車を見ればいつの間にか井賀は外に出ていた。
一橋と千春が覆面の男達をあらからやっつけたので安心したのだろうか。
ふと目を千春に戻すと、千春が目を押さえうずくまっている。

ハッとして、目線を井賀に戻すすと、一橋は唸った。

「し、しまった」

千春に目つぶしでも投げ付けたのだろう。
千春がひるんだすきに首領格の男は、井賀が車両から出るのを見計らい井賀の腹部を刺したのだ。

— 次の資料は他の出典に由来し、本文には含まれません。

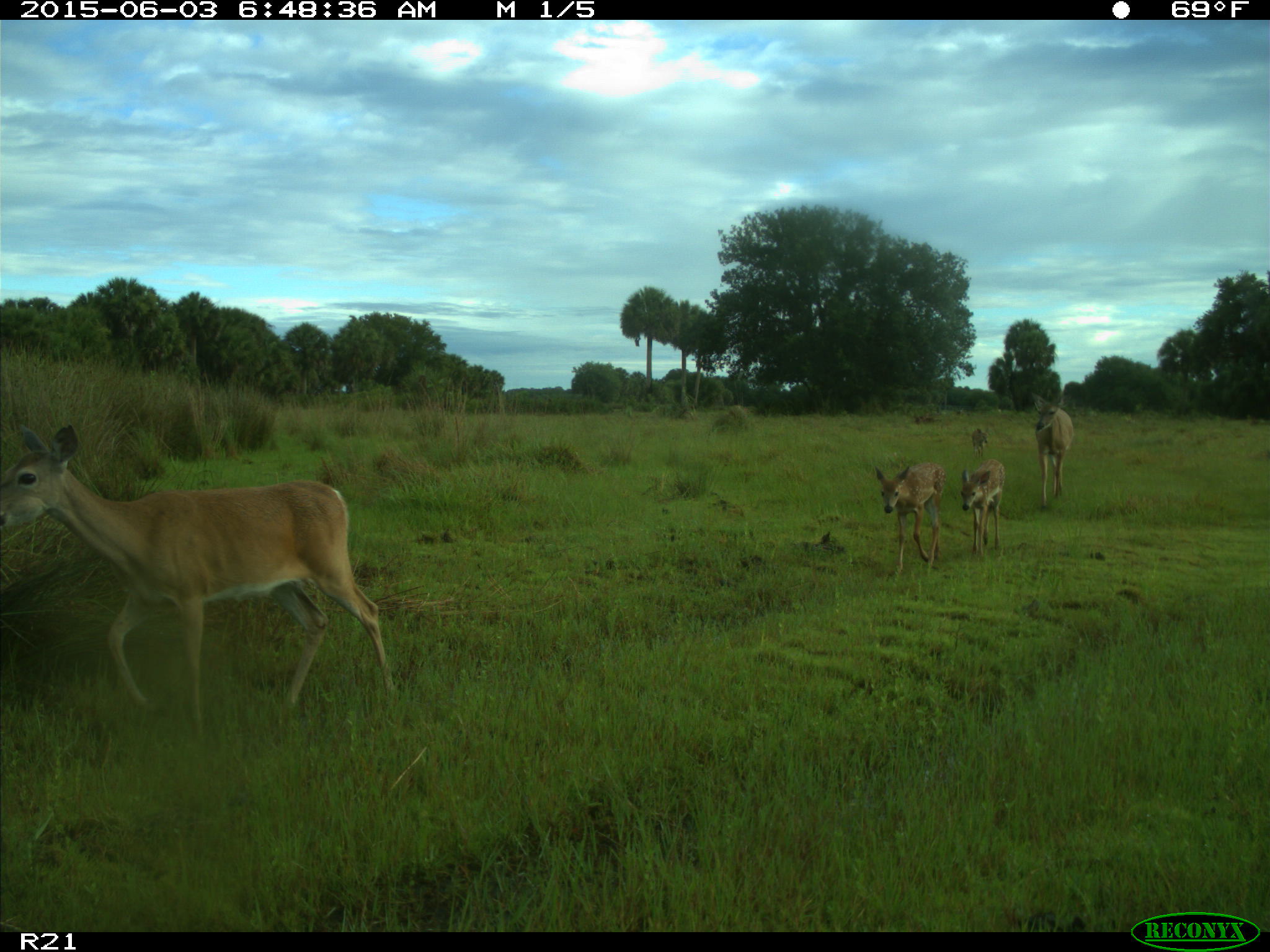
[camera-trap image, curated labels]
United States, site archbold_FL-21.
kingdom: Animalia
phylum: Chordata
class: Mammalia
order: Artiodactyla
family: Cervidae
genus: Odocoileus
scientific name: Odocoileus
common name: deer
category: unidentified deer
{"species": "unidentified deer (deer) (Odocoileus)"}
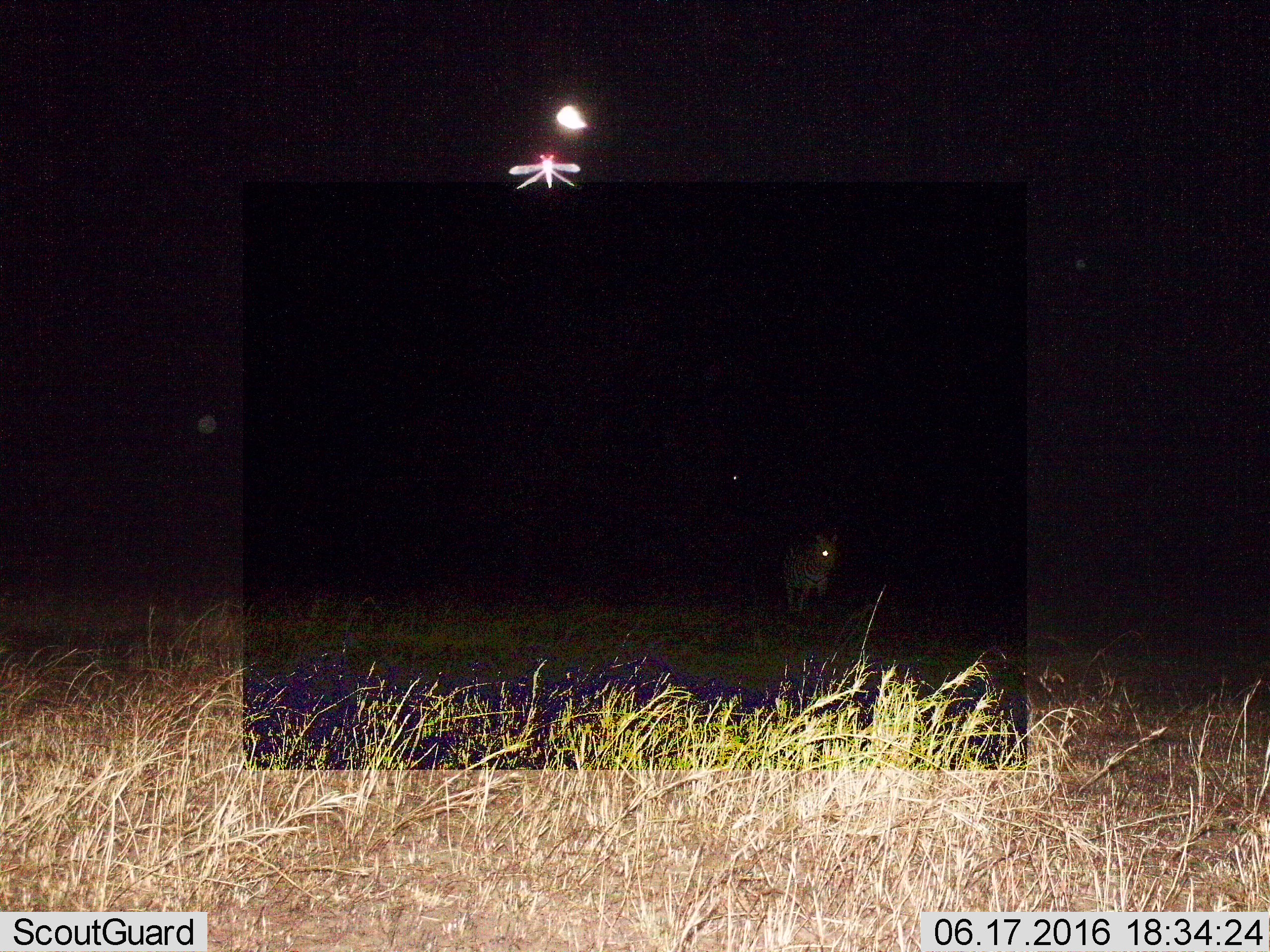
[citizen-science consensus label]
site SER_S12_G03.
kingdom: Animalia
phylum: Chordata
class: Mammalia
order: Perissodactyla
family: Equidae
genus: Equus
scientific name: Equus quagga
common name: plains zebra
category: zebraplains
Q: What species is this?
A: Zebraplains (plains zebra) (Equus quagga).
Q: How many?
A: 1.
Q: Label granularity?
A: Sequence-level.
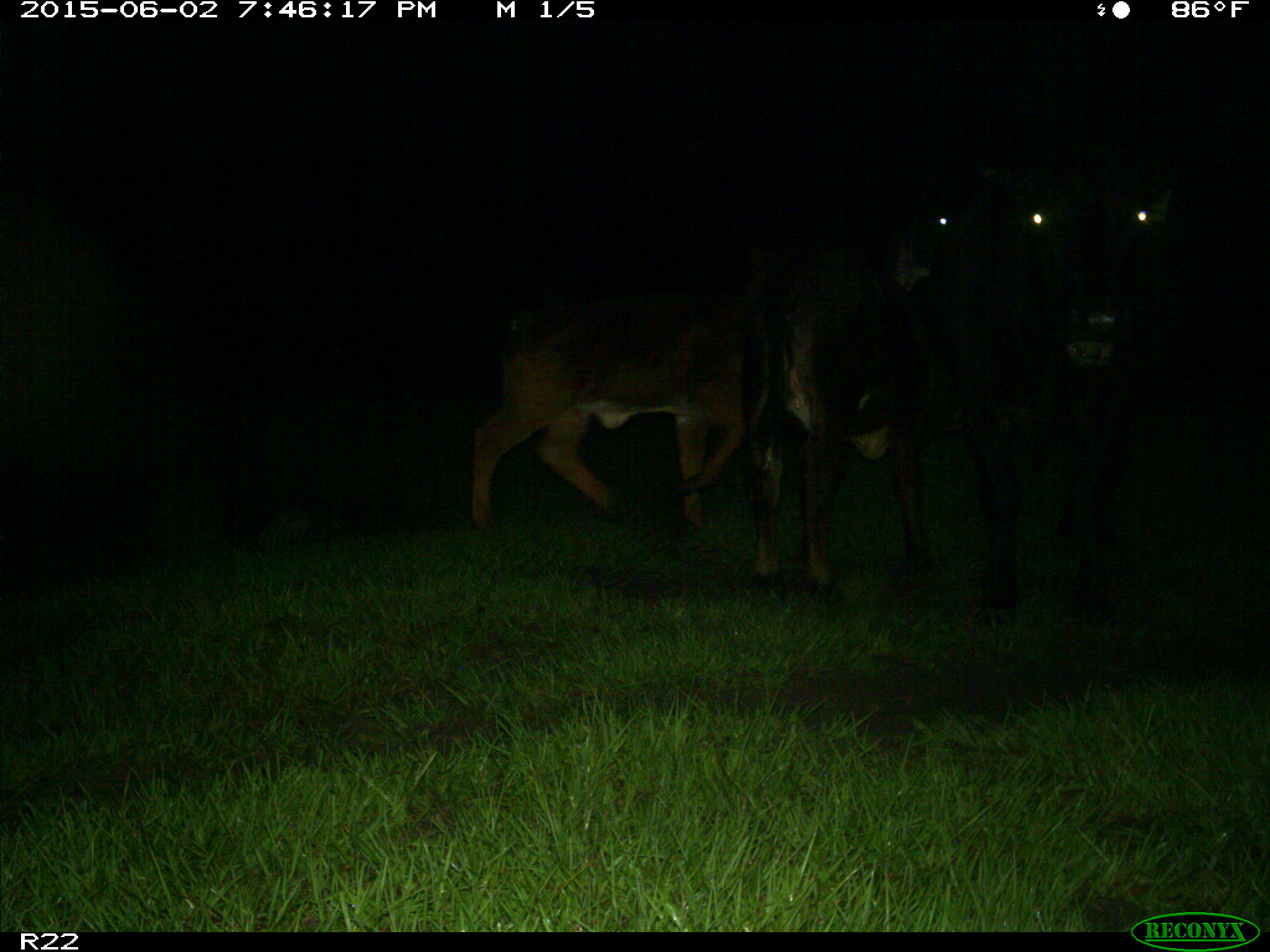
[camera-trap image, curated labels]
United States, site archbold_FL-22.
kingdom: Animalia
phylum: Chordata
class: Mammalia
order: Artiodactyla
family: Bovidae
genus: Bos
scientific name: Bos taurus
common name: domestic cow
Bos taurus (domestic cow).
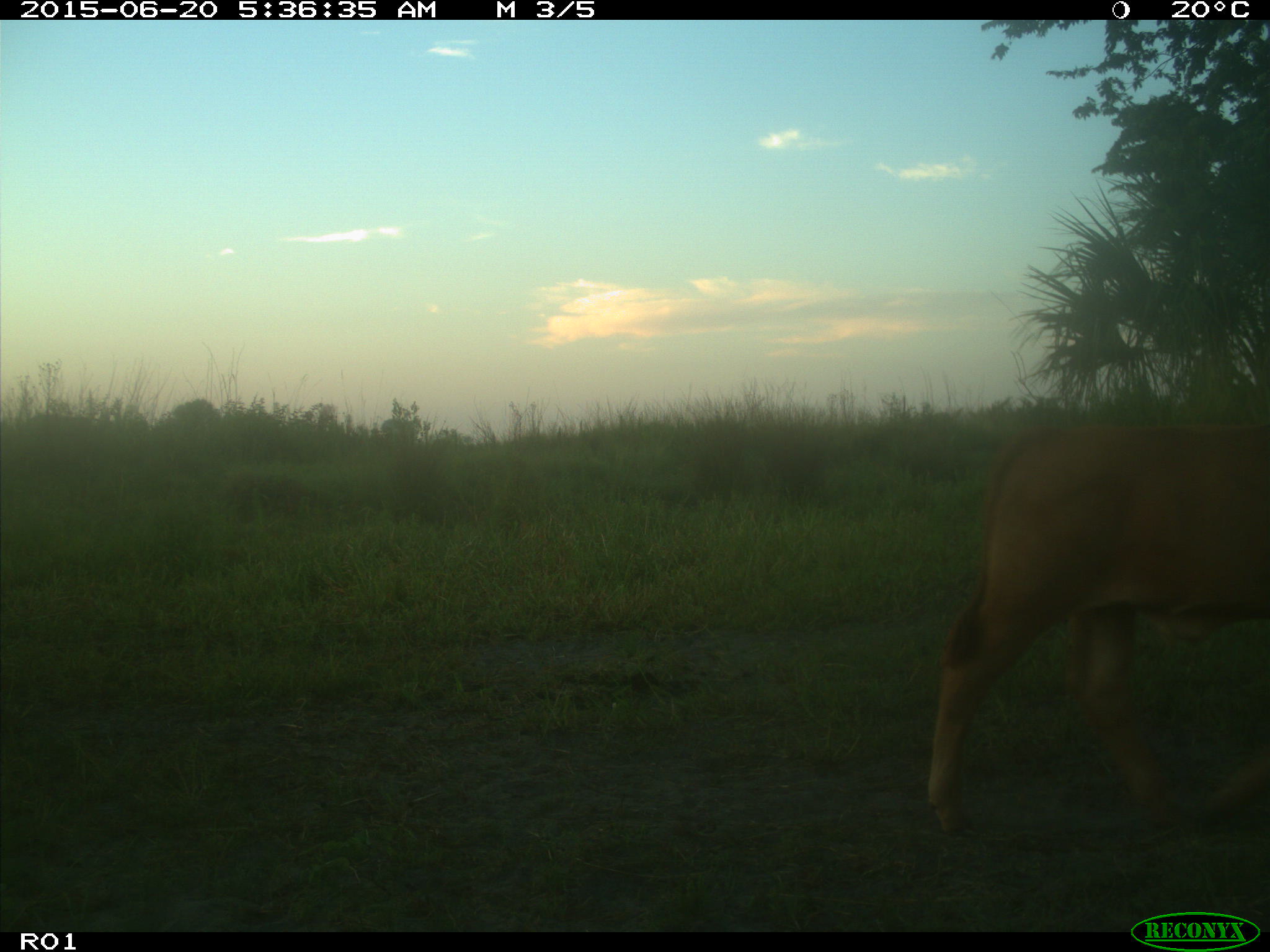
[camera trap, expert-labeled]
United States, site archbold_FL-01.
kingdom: Animalia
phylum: Chordata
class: Mammalia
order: Artiodactyla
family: Bovidae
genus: Bos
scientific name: Bos taurus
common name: domestic cow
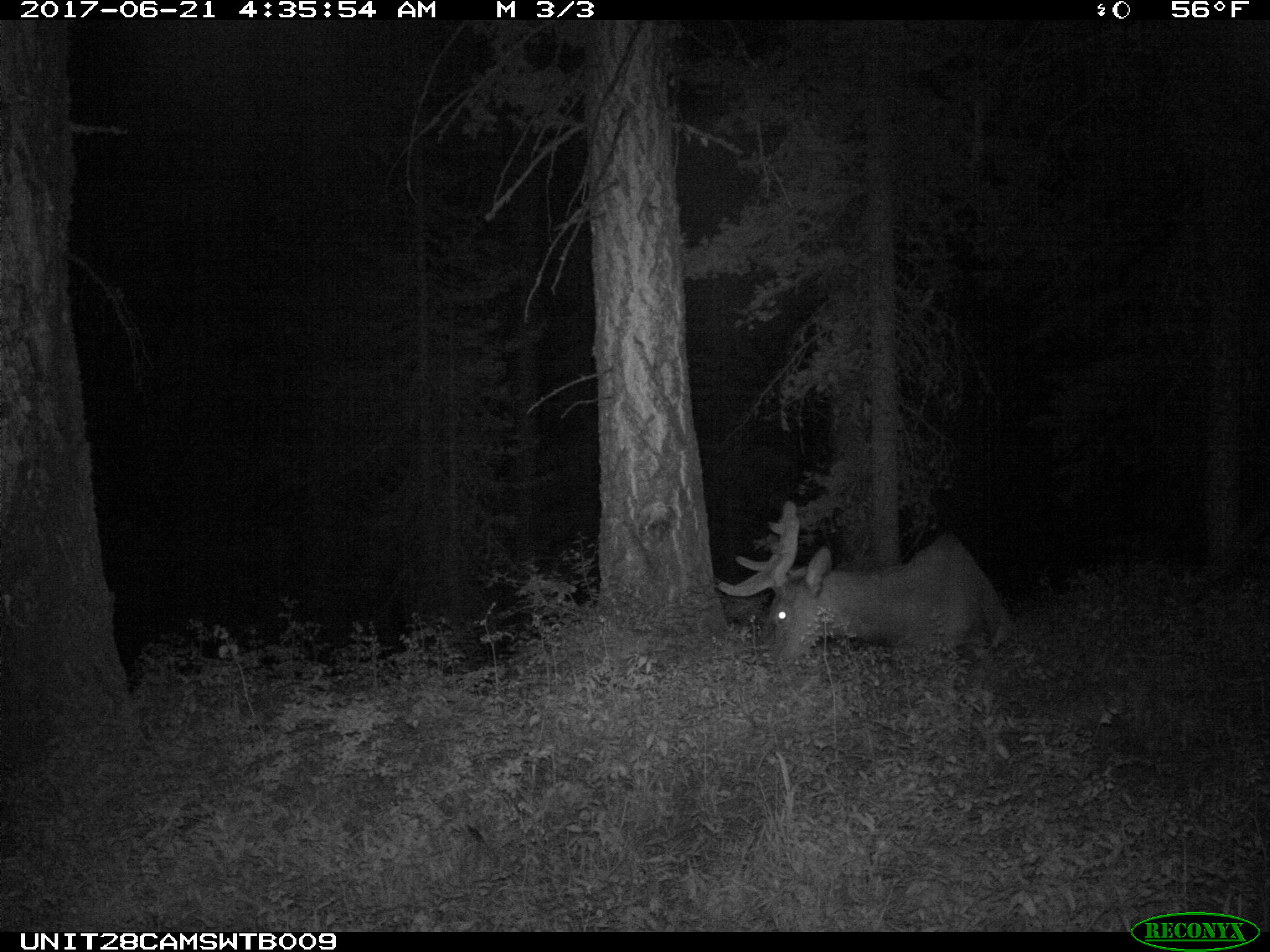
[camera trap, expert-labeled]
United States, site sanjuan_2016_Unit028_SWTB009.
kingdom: Animalia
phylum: Chordata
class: Mammalia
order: Artiodactyla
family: Cervidae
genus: Cervus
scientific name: Cervus elaphus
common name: red deer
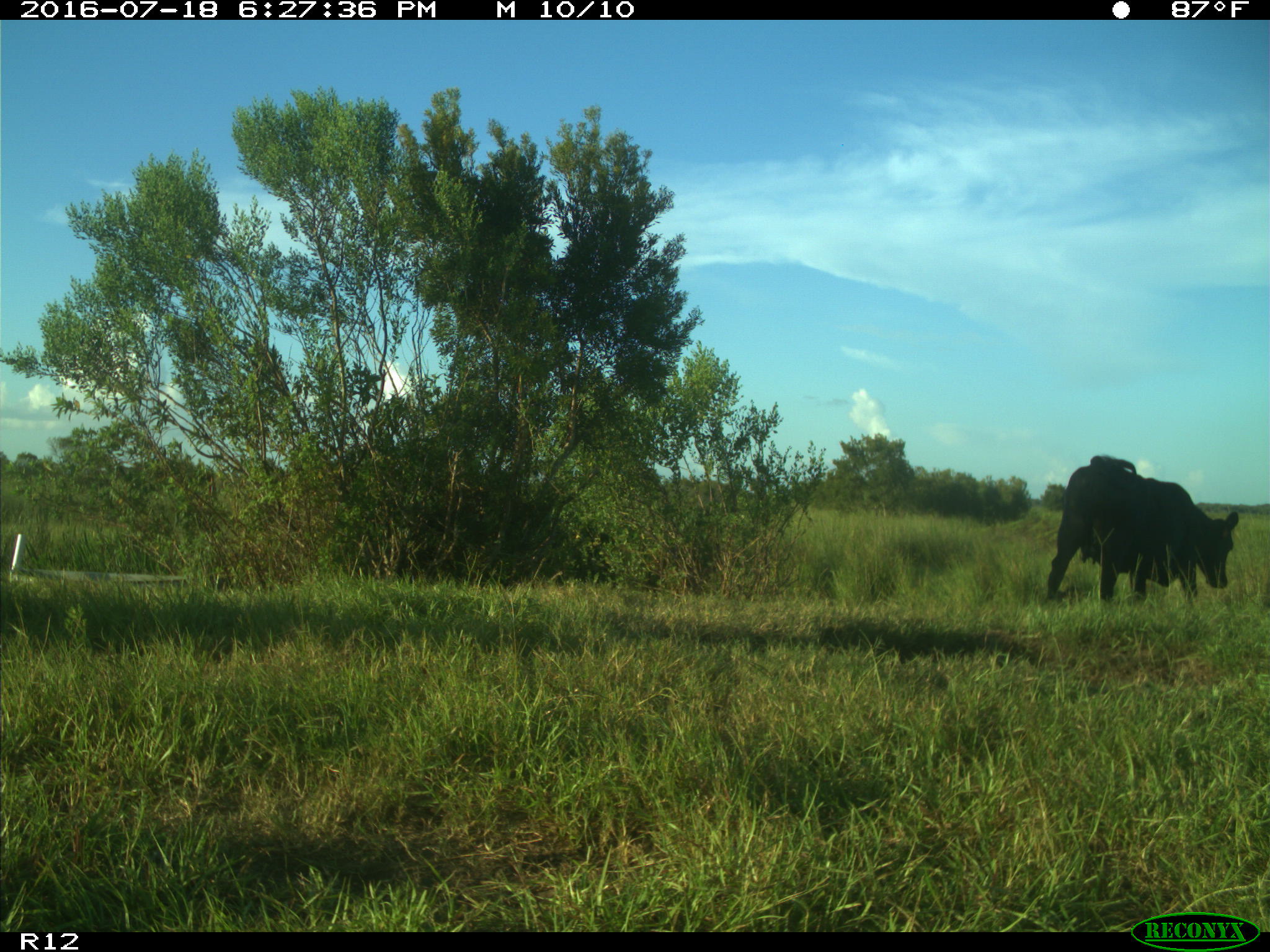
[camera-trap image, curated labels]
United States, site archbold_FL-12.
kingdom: Animalia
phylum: Chordata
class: Mammalia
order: Artiodactyla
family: Bovidae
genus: Bos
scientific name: Bos taurus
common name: domestic cow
Bos taurus (domestic cow).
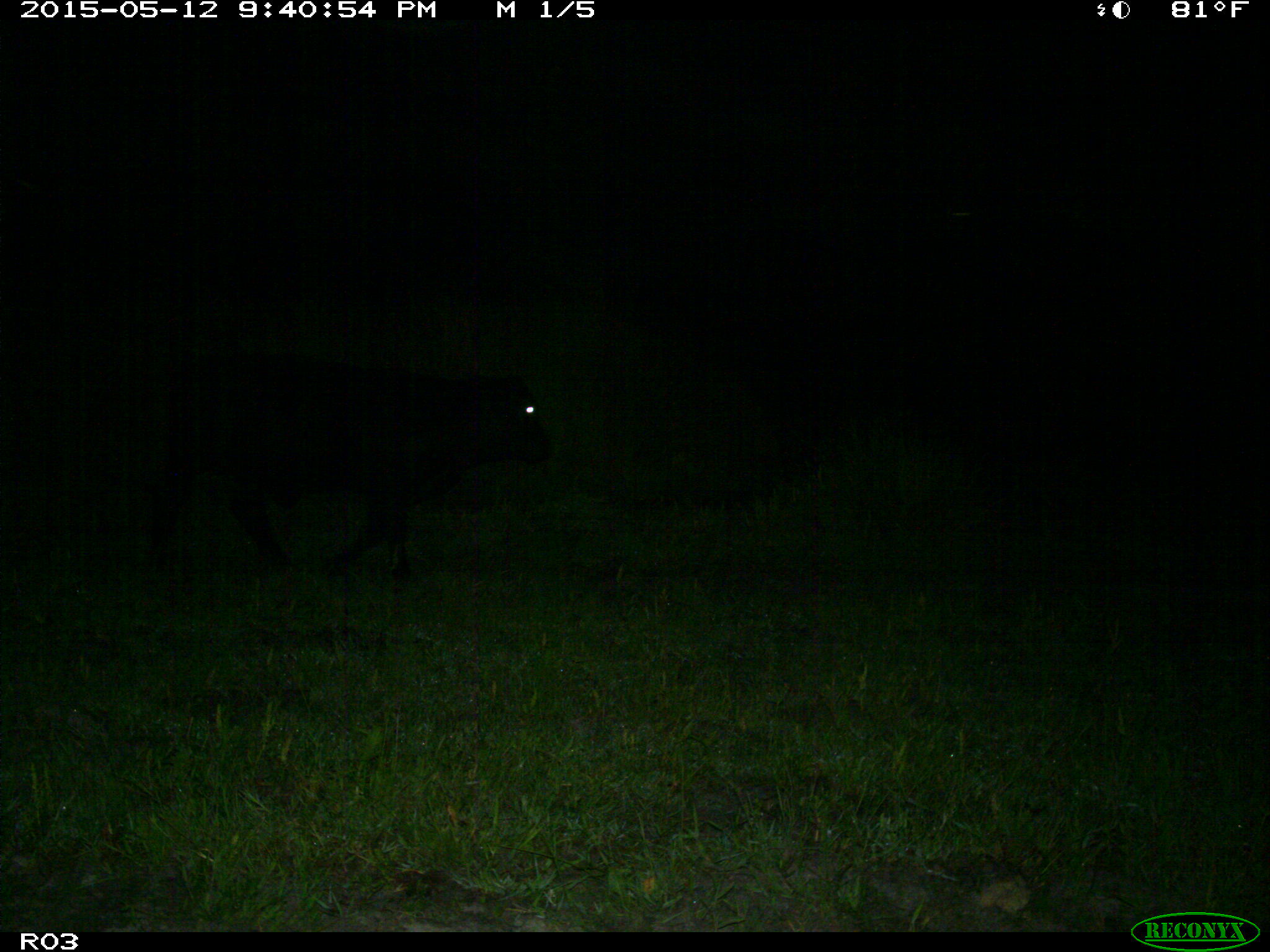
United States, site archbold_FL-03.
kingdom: Animalia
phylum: Chordata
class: Mammalia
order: Artiodactyla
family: Bovidae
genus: Bos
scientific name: Bos taurus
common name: domestic cow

慌てて車両に戻る一橋を片目で確認しながら、男はさらに井賀の腹部を数度刺すと、一橋が着く前に車両から離れて行った。

「大丈夫か」

かろうじて致命傷になる部位を避けるだけで精いっぱいだったのだろう。
井賀は苦しそうな息の下から、一橋の顔を見ると不適に笑い

「ちぇ、筋書き通りになっちまったな」

吐き捨てた。

「喋るな、そのままじっとしていろ」
「俺はもうだめだ、元々だめだったがな、これも全部貴様のせいだ」
「喋るな、喋ると傷口が広がる」

しかし、そんな一橋の忠告など無視して井賀は話しつづけた。

「貴様に俺からプレゼントをしよう。これだ」

井賀はポケットからUSBを取り出すと一橋に渡した。

「なんだこれは?」
「俺が今まで生きてこれた、そして今こうして殺されるはめに陥った、安全保証書だ」

低くくぐもった笑いを吐くと

「死と隣り合わせの情報だ。持っていれば役にも立つが、命の危険も伴う」
「わかった、もういいから喋るな」
「聞け、一橋孔明、俺の事なんかもういい。このUSBの威力は絶大だ。見ればわかるがな」
「これを私にどうしろと言うんだ」
「どうもこうもない。俺にはもう必要のない代物だ。貴様にくれてやる、好きなように使いな。もっとも生き残れたらの話だがな」

低くくぐもった咳をすると、井賀は口から大量の血を吐き出した。